» **Source**
Not even sure where to start on this one… I guess a brief background is a good place. So I have a 6yr old boy, his mum & I are divorced, splitting up when he was 3. I’ve been with my current partner 2 and a bit years and we have a 5 month old boy together. My 6yr olds mum has a new fella and he’s moved into their flat (our old marital home). The arrangement we had for the past 3 years has been me having my 6yr old every other weekend, from Friday after school until he’s dropped home Sunday night. That was all working fine up until last xmas. My ex and my partner hate each other (my ex tried to split us up buy claiming i'd slept with her whilst with my current gf, and I hadn't), so as a result, since then, we have no real direct communication – everything goes via her sister or my mum and we haven’t been face to face for years.

My current partner’s nephew is also 6 and him and my boy get on great. So one night, I was at home with the 2 boys and the other boys dad. They were watching a dvd upstairs in one of the bedrooms. We were checking up on them every half hour, then about 9.30pm, we split them up and put them to bed (yes it was quite late this night). A month or so later, I was told by my ex wife, that my boy had gone into Sky TV (specifically sky) whilst in this bedroom, and was able to find an adult channel and was watching porn. So much so that he was acting out some sexual positions in front of her and knew the Sky channel number off by heart, This surprises me as I can’t see how it happened. First of all, he would have no idea how to change the source of the TV input from DVD to sky. And then to somehow stumble to a porn channel, and then remember the actual channel number? And (I’m no expert here), but I’m pretty sure adult channels don’t start until 10pm? I looked at this channel number on my friends Sky, it was a channel where callers dial in and speak to a woman who then act all seductive etc… And as it happens, I don’t even have Sky TV, I have Virgin…. But he has Sky TV at his mums house….

My ex wife then told me that unless I get to the bottom of it and sort it out, I’m not allowed to have him. [censored]? What was I supposed to do? Even if I saw he had somehow seen this, what am I supposed to do after the event? She even got social services involved.

Around about the same time as this happening, he was acting up at school. Touching other boys and girls intimate parts and even urinating on another boy in the toilet. Obviously I was concerned and had to go to his school for regular meetings with the headmaster. I didn’t know what to do, and it was compounded by the fact that I wasn’t even allowed to see him to do anything about it. His mum refused to look elsewhere, fully focusing all the blame on me.

» **Record excerpts**

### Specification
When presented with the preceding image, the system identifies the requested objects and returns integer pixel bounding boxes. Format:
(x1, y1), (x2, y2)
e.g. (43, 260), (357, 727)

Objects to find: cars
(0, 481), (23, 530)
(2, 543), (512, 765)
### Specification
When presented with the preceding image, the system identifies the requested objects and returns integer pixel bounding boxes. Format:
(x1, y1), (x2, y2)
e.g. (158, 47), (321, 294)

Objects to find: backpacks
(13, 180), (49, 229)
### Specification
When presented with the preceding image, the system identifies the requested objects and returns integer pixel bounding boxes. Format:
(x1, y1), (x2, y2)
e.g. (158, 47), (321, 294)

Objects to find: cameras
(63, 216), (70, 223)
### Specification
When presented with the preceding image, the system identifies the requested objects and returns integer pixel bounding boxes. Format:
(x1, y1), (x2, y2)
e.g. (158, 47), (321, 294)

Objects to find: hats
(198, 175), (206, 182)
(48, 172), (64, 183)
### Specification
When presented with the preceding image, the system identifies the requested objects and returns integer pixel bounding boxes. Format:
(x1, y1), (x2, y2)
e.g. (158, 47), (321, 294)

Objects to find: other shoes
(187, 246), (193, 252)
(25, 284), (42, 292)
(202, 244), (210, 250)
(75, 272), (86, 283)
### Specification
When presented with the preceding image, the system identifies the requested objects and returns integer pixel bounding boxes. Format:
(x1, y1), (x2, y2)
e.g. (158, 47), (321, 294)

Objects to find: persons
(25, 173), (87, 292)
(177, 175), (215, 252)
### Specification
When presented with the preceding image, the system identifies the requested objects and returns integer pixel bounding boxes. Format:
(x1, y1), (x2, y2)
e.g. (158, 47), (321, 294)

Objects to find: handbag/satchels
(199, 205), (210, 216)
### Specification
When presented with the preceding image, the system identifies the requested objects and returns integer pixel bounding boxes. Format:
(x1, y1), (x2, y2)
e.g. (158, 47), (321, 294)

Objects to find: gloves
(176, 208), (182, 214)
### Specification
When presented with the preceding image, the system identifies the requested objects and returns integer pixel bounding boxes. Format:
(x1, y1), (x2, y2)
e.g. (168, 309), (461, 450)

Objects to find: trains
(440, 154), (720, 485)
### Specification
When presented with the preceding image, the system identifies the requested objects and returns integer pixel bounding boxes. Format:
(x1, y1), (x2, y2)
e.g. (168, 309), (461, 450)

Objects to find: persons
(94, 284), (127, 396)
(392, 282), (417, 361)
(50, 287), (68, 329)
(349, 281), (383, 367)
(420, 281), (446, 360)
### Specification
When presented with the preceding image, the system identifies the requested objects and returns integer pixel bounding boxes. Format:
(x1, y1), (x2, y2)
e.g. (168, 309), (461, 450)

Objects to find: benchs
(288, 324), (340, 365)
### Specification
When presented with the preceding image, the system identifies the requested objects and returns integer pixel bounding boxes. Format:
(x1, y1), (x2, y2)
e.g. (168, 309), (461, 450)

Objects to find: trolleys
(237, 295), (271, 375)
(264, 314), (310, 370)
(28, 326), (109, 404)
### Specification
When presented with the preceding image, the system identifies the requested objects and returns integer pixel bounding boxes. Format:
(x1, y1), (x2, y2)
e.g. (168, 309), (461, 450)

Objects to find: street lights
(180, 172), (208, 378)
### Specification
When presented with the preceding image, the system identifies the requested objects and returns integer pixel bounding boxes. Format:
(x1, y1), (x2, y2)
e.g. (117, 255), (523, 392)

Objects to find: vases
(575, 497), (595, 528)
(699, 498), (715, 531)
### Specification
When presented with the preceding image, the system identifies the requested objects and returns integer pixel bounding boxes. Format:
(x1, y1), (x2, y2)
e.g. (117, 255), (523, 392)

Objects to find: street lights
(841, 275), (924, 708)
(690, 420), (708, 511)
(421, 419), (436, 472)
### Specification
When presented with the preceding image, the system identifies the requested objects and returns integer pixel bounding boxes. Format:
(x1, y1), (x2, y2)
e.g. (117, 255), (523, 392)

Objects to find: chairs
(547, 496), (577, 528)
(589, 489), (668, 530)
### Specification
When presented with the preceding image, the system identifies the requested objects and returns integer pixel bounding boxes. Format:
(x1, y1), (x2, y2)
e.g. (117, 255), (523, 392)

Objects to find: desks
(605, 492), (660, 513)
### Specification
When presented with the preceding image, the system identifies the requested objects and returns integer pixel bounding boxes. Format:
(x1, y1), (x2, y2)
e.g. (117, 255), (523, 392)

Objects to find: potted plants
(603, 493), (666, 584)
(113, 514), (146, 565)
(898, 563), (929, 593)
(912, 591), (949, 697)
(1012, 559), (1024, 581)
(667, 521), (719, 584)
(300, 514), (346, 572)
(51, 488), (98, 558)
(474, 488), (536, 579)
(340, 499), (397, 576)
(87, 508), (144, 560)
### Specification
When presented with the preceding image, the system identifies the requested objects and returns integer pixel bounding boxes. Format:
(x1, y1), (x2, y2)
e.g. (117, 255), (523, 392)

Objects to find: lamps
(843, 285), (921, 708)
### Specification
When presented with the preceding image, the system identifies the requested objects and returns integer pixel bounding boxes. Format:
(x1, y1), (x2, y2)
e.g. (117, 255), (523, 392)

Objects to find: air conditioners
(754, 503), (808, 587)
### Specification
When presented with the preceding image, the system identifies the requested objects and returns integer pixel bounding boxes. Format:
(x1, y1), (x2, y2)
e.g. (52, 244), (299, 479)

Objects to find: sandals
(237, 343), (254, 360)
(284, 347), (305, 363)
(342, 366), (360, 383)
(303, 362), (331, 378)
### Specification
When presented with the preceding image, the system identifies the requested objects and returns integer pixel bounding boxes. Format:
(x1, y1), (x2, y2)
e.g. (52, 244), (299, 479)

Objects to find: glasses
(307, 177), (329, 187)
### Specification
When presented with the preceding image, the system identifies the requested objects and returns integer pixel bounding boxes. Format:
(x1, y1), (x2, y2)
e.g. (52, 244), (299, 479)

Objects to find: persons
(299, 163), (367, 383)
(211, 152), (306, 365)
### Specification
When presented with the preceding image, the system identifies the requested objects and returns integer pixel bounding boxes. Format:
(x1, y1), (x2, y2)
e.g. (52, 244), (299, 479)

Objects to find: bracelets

» **What you will do**
A – In the custody post, swap "headmaster" for "principal" and write the passage out again, beginning at the words "My ex wife then" and stopping after "blame on me.".
B – Answer these questions from the custody post:
(i) How old is the writer's son with his current partner?
(ii) Through whom does all communication between the writer and his ex go?
(iii) Which TV service does the writer have at home?
C – Continue the custody post from where it stops.
These entries were taken from a different source.

» **Outputs for the tasks**
A –
My ex wife then told me that unless I get to the bottom of it and sort it out, I’m not allowed to have him. [censored]? What was I supposed to do? Even if I saw he had somehow seen this, what am I supposed to do after the event? She even got social services involved.

Around about the same time as this happening, he was acting up at school. Touching other boys and girls intimate parts and even urinating on another boy in the toilet. Obviously I was concerned and had to go to his school for regular meetings with the principal. I didn’t know what to do, and it was compounded by the fact that I wasn’t even allowed to see him to do anything about it. His mum refused to look elsewhere, fully focusing all the blame on me.

B –
(i) 5 months old.
(ii) Through her sister or the writer's mum.
(iii) Virgin.

C –
It was only 5 months later, in May, that she gradually started to let me have him again during the day only, and then from June, started letting me have him for full weekends. I was over the moon to have him back, get that routine back going again. However, last weekend she refused to let me have him again, saying she’s taking him out the country for a weekend but also that he wasn’t happy with coming to mine, so I can’t have him. How much damage is this causing him? I've since made a court application to get my time with him legal and to take that element of control away from her.

To top it all off, one of the reasons, I firmly believe, that he’s not happy about coming to mine, is my partner. She’s extremely strict. Kinda feel like she doesn't really care about my boy at all and actually prefers when we don't have him. She wants him to be self-sufficient and just play with his toys pretty much the whole time we have him. She will say out loud that there's no point in him having any toys at all if he wont play with him. A few times when I had to pop to the shops, I asked if he wanted to come with, and she’s shot me down, saying (in front of him), that he’s fine playing with his toys and just to go shop quickly. Puts me in a position where I don’t want to argue in front of him, yet don’t want to be undermined in front of him either. But with her, everything turns into an argument.

Also, because we have a baby, my partner is watching me like an eagle when we have my eldest. She’s constantly looking to see if I give equal amounts of attention to both boys. If I offer to take my eldest out somewhere, then she will kick off, asking why I don’t offer to take the baby. It’s a constant battle. If I say to my eldest that he can play on xbox, or he can have ice cream, my partner will then tell him that he can’t and go on at me as to why. I feel like a fool in front of him. Who only knows what he must be thinking. One time, they were all on the sofa, my boy, my gf and she was holding the baby. I walked past and tickled by boys foot... she saw and asked why I didn't tickle the baby's foot. Yep... this is what it's like constantly. I just need her to take a step back. I want to be able to spend quality time with him, but she won't stand for it and simply can't accept it, stating that this is how it is, and he has to get used to not being the sole centre of attention when he's at ours. And I believe he's struggling with this.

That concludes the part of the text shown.